## Textauszug
-----

Archäologische Untersuchungen am Rauhen Kulm in
der nördlichen Oberpfalz Stadt Neustadt a. Kulm, Landkreis Neustadt a.
d. Waldnaab, Oberpfalz
Rauher und Kleiner Kulm, Zeugnisse vulkanischer Aktivität
Eine der auffälligsten Landmarken Nordostbayerns, der gleichmäßige Kegel
des Rauhen Kulms, überragt mit einer Höhe von 683,5 Meter die
Oberpfälzer Senke bis zu 233 Meter. Zusammen mit dem benachbarten
Kleinen oder Schlechten Kulm gehört er zu einer Reihe von
Basaltmassiven, die auf
vulkanische Aktivitäten zurückgehen. Der Berg
machte in allen Epochen auf den Menschen Eindruck und so verwundert es
kaum, dass dieser nicht erst im hohen Mittelalter befestigt wurde.
Befestigungen am Rauhen Kulm
Auf etwa halber Höhe umgibt die Kuppe ein bislang nicht genau datierter
Ringwall, während auf dem Gipfelplateau Reste der hoch- bis
spätmittelalterlichen bzw. frühneuzeitlichen Burg zu erkennen sind.
Dem außergewöhnlichen Natur- und Kulturdenkmal widmet sich eine der
frühesten archäologischen Monographien Nordbayerns. Die 1908-1910 von
Major Adalbert Neischl im Auftrag der Naturhistorischen Gesellschaft
Nürnberg durchgeführten und schon 1912 publizierten Untersuchungen
belegen, dass der Rauhe Kulm vom Neolithikum an immer wieder aufgesucht
wurde, obgleich vorgeschichtliche Funde sonst aus der näheren Umgebung
bislang weitgehend fehlen. Die frühe Bedeutung des Platzes wird durch
ein in den späten 1960erjahren aufgelesenes und hier im Schuttkegel
möglicherweise als Opfer niedergelegtes unbenutztes Bronzebeil der
späten Bronzezeit unterstrichen. Keramik und Eisenobjekte des 8./9.
nachchristlichen Jahrhunderts (Abb. 1) sprachen seit den Untersuchungen
von Neischl dafür, dass hier eine karolingerzeitliche Befestigung
bestand.

-----

## Aufgabe A
Wiederhole aus dem Text über den Rauhen Kulm wörtlich die Stelle, die mit „Dem außergewöhnlichen Natur- und“ beginnt und bis „Eisenobjekte des 8./9.“ reicht.

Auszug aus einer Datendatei
-----

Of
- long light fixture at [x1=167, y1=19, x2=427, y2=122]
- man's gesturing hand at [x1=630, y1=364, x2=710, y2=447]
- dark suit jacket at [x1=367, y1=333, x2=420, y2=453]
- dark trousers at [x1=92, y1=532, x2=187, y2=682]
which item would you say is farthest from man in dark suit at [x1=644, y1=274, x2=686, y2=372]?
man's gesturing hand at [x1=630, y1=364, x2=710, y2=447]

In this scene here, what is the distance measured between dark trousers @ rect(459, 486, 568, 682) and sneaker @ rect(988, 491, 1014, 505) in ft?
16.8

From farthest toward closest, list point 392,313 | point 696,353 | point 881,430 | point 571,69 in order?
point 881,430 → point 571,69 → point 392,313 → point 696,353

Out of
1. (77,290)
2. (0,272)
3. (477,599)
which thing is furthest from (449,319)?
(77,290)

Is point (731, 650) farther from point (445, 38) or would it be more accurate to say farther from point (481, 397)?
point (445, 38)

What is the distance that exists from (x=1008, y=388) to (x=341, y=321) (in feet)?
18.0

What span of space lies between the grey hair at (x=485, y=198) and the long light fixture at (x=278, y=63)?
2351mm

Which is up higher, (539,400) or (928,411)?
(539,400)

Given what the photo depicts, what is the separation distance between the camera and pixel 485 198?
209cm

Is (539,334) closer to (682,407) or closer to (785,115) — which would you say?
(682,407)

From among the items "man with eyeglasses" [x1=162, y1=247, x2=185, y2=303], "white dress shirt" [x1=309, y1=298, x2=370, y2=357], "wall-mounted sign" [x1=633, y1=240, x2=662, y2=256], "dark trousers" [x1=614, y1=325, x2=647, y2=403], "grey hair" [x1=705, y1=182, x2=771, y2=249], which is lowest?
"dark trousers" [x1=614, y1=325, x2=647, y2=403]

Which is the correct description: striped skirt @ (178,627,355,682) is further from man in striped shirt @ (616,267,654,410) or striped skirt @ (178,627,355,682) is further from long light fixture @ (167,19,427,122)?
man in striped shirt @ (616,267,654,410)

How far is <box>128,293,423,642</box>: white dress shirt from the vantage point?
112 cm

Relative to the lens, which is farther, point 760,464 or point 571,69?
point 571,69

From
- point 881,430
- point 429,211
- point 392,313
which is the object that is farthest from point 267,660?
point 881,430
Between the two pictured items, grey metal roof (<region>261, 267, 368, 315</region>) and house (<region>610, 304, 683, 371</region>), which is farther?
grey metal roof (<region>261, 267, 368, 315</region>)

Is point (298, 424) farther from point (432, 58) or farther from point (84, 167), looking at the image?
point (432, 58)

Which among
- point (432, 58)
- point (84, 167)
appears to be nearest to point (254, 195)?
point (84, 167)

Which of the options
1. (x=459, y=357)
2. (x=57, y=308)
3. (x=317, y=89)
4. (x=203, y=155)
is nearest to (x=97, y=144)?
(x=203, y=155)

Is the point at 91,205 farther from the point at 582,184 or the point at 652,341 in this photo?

-----

## Aufgabe B
Schreib die Einträge ab der Zeile mit „Is point (298, 424)“ bis zu ihrem Ende noch einmal ab und setz dabei überall „closest“ statt „nearest“ ein. Alles andere bleibt gleich.

## Ergebnis A
Dem außergewöhnlichen Natur- und Kulturdenkmal widmet sich eine der
frühesten archäologischen Monographien Nordbayerns. Die 1908-1910 von
Major Adalbert Neischl im Auftrag der Naturhistorischen Gesellschaft
Nürnberg durchgeführten und schon 1912 publizierten Untersuchungen
belegen, dass der Rauhe Kulm vom Neolithikum an immer wieder aufgesucht
wurde, obgleich vorgeschichtliche Funde sonst aus der näheren Umgebung
bislang weitgehend fehlen. Die frühe Bedeutung des Platzes wird durch
ein in den späten 1960erjahren aufgelesenes und hier im Schuttkegel
möglicherweise als Opfer niedergelegtes unbenutztes Bronzebeil der
späten Bronzezeit unterstrichen. Keramik und Eisenobjekte des 8./9.

## Ergebnis B
Is point (298, 424) farther from point (432, 58) or farther from point (84, 167), looking at the image?
point (432, 58)

Which among
- point (432, 58)
- point (84, 167)
appears to be closest to point (254, 195)?
point (84, 167)

Which of the options
1. (x=459, y=357)
2. (x=57, y=308)
3. (x=317, y=89)
4. (x=203, y=155)
is closest to (x=97, y=144)?
(x=203, y=155)

Is the point at 91,205 farther from the point at 582,184 or the point at 652,341 in this photo?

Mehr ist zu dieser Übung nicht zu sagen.